Inzwischen ist das Stadtbild versetzt mit Arbeiten, Spuren, von Roman Signer. Die Kunst ist zwar hier verankert und wächst aus der Region heraus. Sie weist aber ins Weite, oft mit einer universellen Dimension. – Wie dies auch für die Filme von Peter Liechti, etwa «Vaters Garten» oder «Hans im Glück» gilt. Oder für die binäre Bahnhofsuhr von Norbert Möslang, die avantgardistischste Bahnhofsuhr Europas, wenn nicht der Welt. Eine Visitenkarte des Aufbruchs. Und im Stadtbild so etwas wie eine Antwort auf den Wasserturm von Roman Signer im Grabenpärkli, seinerzeit ein erstaunlich weitblickendes Jubiläumsgeschenk des Gewerbeverbands, an dem sich das Publikum auch rieb. Wie Jahrzehnte zuvor schon am grossartigen Tapies im Stadttheater.
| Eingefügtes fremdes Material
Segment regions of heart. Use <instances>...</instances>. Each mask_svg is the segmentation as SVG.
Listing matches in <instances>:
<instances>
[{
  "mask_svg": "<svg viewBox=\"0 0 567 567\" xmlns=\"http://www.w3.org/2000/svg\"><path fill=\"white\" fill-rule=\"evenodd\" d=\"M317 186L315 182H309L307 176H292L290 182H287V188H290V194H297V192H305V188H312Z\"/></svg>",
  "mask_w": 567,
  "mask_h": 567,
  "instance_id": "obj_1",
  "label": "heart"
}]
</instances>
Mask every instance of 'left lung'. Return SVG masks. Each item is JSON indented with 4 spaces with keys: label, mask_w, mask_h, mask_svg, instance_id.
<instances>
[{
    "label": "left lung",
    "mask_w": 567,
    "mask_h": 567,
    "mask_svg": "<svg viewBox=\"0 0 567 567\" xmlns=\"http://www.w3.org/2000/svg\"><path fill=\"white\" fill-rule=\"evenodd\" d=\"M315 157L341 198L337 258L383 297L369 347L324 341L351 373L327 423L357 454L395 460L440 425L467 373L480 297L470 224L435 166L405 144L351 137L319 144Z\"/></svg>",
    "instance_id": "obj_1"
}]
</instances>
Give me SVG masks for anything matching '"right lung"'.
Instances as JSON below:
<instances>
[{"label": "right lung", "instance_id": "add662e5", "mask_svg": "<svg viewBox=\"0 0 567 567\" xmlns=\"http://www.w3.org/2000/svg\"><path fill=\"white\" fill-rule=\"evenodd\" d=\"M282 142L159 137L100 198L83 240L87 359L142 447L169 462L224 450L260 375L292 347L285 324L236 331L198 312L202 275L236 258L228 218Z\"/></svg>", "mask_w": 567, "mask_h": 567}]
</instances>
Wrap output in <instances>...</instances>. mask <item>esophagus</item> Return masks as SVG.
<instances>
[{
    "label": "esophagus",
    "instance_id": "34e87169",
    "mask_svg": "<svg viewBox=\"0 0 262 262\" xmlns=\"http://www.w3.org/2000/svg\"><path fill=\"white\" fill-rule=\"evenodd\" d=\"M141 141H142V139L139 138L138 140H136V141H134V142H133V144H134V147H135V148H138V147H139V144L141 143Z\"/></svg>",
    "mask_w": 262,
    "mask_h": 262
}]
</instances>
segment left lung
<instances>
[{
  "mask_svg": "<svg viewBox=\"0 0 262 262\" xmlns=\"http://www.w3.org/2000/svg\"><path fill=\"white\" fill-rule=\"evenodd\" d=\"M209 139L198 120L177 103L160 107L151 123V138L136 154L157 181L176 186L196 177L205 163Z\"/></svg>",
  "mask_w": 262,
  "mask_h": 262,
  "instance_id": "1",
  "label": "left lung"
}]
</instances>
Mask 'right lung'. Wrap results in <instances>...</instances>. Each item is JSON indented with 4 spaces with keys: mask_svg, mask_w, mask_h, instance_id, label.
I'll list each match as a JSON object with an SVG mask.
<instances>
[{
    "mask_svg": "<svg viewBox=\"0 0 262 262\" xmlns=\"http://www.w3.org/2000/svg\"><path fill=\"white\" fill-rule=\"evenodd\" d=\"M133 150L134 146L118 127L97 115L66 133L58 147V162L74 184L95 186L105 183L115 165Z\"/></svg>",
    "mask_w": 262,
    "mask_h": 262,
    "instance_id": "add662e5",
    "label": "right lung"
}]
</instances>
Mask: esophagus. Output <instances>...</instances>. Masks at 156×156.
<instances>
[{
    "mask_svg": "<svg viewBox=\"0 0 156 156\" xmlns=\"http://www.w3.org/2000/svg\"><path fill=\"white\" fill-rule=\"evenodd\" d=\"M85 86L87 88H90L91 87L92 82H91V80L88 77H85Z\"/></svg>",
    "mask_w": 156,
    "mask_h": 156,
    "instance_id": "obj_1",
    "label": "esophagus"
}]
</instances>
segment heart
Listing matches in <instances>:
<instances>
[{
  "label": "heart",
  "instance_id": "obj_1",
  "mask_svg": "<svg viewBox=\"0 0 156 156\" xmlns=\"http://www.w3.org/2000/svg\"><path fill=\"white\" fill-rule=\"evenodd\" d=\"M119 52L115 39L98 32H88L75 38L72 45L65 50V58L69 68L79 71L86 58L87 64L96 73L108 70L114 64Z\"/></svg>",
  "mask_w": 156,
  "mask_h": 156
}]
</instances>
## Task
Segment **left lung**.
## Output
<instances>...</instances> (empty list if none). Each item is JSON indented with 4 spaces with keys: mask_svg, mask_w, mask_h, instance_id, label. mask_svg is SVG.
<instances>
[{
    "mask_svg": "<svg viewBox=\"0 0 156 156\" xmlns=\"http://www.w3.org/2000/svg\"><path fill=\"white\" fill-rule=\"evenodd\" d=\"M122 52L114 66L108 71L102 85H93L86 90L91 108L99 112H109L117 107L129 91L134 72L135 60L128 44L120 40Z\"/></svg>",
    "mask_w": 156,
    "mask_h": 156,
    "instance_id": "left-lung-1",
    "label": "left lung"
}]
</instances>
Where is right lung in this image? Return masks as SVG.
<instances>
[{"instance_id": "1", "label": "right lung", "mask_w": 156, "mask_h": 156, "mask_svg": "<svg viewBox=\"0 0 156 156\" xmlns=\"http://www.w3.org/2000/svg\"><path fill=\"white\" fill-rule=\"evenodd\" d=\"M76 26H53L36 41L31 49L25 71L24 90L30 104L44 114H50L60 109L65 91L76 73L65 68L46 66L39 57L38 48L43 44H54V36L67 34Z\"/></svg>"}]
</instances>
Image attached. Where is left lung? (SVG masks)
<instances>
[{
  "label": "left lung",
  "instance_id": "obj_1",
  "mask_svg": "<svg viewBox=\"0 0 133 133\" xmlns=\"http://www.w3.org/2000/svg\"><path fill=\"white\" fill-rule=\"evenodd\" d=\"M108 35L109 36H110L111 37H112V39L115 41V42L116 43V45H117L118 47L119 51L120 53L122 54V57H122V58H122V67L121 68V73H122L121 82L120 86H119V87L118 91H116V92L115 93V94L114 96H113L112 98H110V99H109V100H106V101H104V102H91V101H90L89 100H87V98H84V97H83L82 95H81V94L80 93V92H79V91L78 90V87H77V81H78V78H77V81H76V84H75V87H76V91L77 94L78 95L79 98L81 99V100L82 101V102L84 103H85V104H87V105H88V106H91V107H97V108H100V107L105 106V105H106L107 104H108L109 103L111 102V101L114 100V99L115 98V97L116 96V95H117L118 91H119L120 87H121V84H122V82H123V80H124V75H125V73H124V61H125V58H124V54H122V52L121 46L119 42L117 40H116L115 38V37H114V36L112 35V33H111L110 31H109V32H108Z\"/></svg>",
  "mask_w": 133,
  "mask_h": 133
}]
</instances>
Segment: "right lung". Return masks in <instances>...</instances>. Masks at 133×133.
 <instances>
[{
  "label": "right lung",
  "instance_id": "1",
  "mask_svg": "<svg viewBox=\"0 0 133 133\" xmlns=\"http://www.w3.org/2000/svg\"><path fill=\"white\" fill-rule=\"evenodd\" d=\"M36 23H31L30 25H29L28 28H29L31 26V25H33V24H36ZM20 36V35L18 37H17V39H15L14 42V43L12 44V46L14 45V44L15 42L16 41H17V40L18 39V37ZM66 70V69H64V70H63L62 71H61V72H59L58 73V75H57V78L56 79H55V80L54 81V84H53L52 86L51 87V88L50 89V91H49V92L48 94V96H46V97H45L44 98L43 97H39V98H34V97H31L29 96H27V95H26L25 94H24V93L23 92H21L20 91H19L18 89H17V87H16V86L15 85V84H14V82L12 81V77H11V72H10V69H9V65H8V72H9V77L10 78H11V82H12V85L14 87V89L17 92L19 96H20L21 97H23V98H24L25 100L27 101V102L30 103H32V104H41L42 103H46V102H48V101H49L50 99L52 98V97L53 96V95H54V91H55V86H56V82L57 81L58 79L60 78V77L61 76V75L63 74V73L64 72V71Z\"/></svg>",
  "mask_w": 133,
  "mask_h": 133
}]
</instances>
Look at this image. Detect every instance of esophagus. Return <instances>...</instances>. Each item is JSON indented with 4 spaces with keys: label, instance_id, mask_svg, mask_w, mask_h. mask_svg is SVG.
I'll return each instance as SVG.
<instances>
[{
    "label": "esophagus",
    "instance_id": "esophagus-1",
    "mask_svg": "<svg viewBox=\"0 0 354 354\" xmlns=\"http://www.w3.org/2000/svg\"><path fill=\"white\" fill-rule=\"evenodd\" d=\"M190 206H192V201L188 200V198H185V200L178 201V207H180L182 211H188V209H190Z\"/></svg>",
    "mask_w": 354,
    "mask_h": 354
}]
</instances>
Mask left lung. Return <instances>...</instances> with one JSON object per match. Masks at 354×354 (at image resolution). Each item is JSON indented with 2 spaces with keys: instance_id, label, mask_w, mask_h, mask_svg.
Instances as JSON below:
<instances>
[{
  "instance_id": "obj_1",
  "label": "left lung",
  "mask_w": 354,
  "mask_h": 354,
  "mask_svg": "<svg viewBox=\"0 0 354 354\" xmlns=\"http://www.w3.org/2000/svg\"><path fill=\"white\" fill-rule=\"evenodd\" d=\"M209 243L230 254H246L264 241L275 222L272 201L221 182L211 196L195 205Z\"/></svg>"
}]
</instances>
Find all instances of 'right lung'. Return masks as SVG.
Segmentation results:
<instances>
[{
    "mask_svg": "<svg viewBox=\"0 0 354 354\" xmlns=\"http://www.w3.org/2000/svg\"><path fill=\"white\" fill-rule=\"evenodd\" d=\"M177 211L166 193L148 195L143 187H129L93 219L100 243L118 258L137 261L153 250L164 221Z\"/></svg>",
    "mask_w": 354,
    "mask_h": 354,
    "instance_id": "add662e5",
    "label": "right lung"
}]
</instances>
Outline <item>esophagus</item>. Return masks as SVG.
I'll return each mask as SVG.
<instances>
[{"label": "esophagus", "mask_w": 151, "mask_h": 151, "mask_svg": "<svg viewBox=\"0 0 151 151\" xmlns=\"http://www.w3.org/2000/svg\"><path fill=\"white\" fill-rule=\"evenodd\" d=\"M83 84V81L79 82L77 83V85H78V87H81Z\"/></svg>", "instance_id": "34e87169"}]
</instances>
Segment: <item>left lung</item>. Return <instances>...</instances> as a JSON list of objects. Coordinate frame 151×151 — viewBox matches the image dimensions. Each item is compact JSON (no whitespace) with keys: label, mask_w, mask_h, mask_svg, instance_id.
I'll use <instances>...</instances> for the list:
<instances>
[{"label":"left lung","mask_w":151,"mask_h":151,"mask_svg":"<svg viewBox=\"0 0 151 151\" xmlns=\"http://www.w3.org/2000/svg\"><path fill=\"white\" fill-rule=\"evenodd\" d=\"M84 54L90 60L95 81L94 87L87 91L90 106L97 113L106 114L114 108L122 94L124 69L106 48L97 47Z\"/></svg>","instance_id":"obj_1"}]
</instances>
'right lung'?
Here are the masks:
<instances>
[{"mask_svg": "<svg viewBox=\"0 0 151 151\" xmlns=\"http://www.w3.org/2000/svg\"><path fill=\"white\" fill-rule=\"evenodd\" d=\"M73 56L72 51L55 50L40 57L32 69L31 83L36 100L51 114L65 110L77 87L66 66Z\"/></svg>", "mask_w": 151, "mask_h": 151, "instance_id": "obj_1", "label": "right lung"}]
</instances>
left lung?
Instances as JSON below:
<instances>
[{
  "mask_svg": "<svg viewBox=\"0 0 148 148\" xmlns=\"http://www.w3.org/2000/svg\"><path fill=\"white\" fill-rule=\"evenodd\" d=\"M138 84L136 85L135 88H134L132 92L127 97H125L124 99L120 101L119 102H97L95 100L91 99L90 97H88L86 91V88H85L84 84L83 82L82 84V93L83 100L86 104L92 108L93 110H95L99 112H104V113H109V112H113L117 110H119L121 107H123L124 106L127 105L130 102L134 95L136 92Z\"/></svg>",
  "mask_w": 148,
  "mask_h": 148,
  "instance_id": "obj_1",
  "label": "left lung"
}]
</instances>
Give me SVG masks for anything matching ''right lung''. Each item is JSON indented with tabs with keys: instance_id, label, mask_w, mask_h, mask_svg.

Mit Blick auf die jüngeren kulturpolitischen Entscheide des Stadtrates kann man sich allerdings fragen, ob den politisch Verantwortlichen in unserer Stadt auch bewusst ist, welchen Rang und welche Bedeutung Kunst und Kultur hier haben. Welcher Kontrast zur Lebendigkeit der politisch-kulturellen Szene in dieser Stadt! Roman Signer ist ein Künstler von Weltrang. Mit grosser Selbstverständlichkeit gehört er zu den Erstunterzeichnern des Kulturappells gegen die kurzsichtige Sparpolitik in der Kulturpolitik und beim Kunstmuseum.
Erst recht in dieser Zeit von Corona und kurzsichtiger Sparpolitik ist es eine Freude, mit dieser Ausstellung von Rachel Withers zu den Büchern von Roman Signer ein kleines Festival der Fantasie zu erleben. Und einmal mehr hat es Ursula Badrutt vom Amt für Kultur mit ihrem Team geschafft, in der Reihe S4 etwas zum Klingen zu bringen, was in diesem Kanton, in dem die Kultur nicht immer einen leichten Stand hat, nicht selbstverständlich ist. Herzliche Gratulation Rachel Withers, Roman Signer und Ursula Badrutt zu dieser Leistung! Und natürlich auch den vielen anderen Mitwirkenden, herausgegriffen die erneut eindrückliche Ausstellungsarchitektur von Johannes Stieger.